» **What is being asked**
A verbatim reproduction of the following listing is required; omit the pictures.

Stored data section start

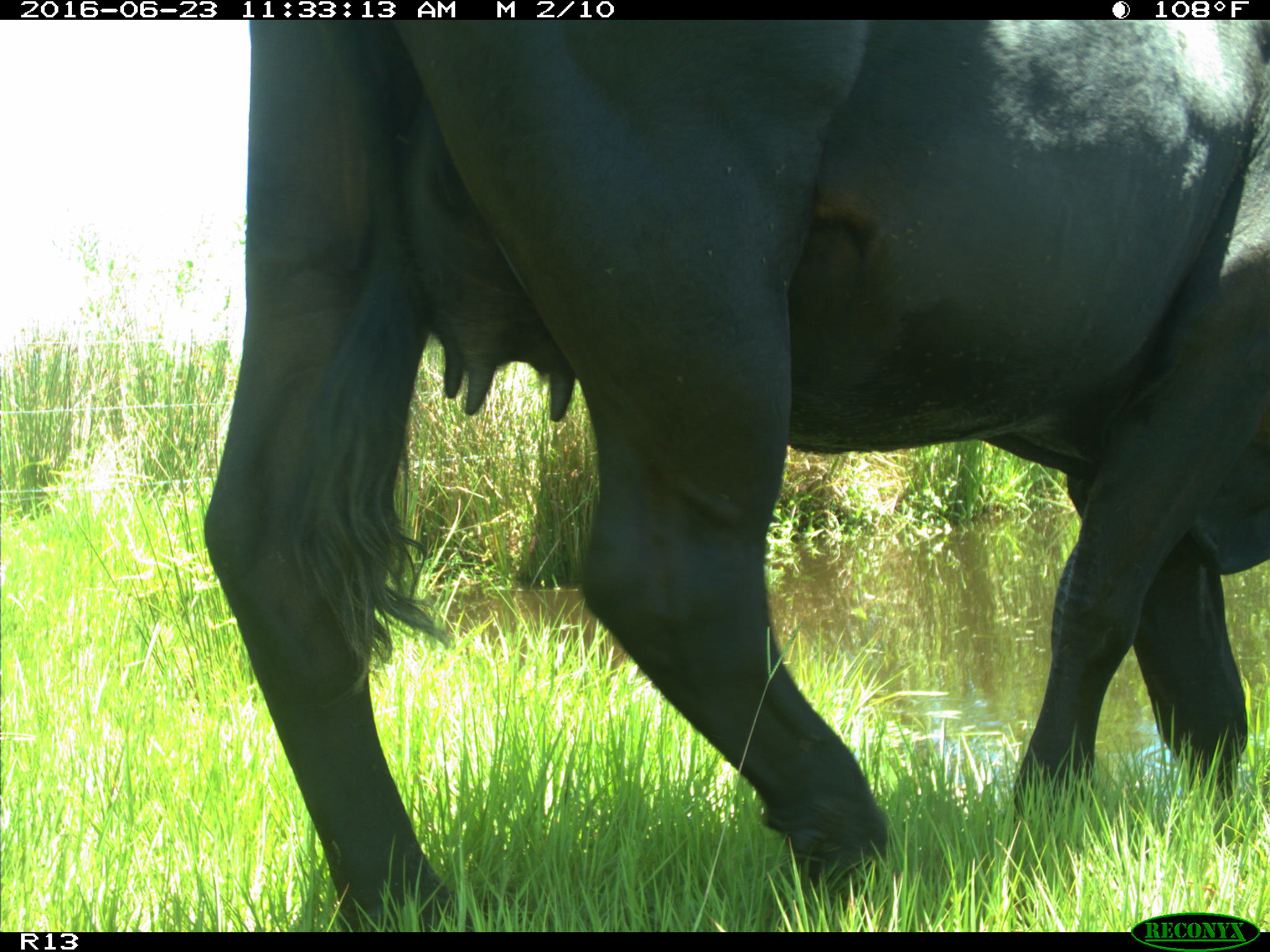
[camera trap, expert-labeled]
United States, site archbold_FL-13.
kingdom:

Stored data section end

» **Exercise answer**
[camera trap, expert-labeled]
United States, site archbold_FL-13.
kingdom:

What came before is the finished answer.